If the interviewer asks "why are exports background jobs instead of a download button?":

  • Because the top end is 10M rows - minutes of streaming - and holding an HTTP request open for minutes is a designed failure: proxies time out, users refresh, work restarts.
  • The job pattern: return a job id instantly, stream from ClickHouse in chunks to object storage (never materializing the file in memory), publish progress the UI can poll, finish with a signed expiring URL - expiring because an export is bulk PII.
  • Retries are idempotent by job id; per-tenant concurrency caps keep one enterprise's Monday export storm from starving everyone (the fairness lesson from Design CodeSignal's queue).
  • The general rule: any user-triggered work measured in minutes belongs behind a job with progress, not a request - honesty about latency is a design feature.

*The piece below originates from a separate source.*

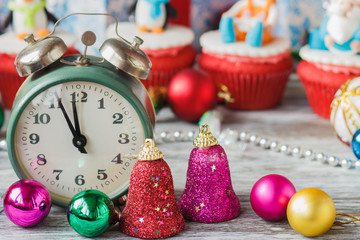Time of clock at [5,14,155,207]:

If the interviewer asks "what happens when a creator edits a survey that already has responses?":

  • The trap: reinterpreting old answers under a new question definition silently corrupts data - answers to "rate our support" must not be blended into a reworded "rate our product".
  • The mechanism: published definitions are immutable; every edit creates version N+1, and every response permanently pins the version it answered - data outlives schema, so version the schema and pin the data.
  • The policy riding on it: additive changes (new question, new option) keep question identity and aggregate seamlessly across versions; destructive changes get a new question_id, deliberately splitting analytics into before/after cohorts instead of blending two meanings under one label.
  • And the product half: warn the creator before a destructive mid-collection edit - no storage trick can merge cohorts that mean different things, and pretending otherwise is how dashboards lie.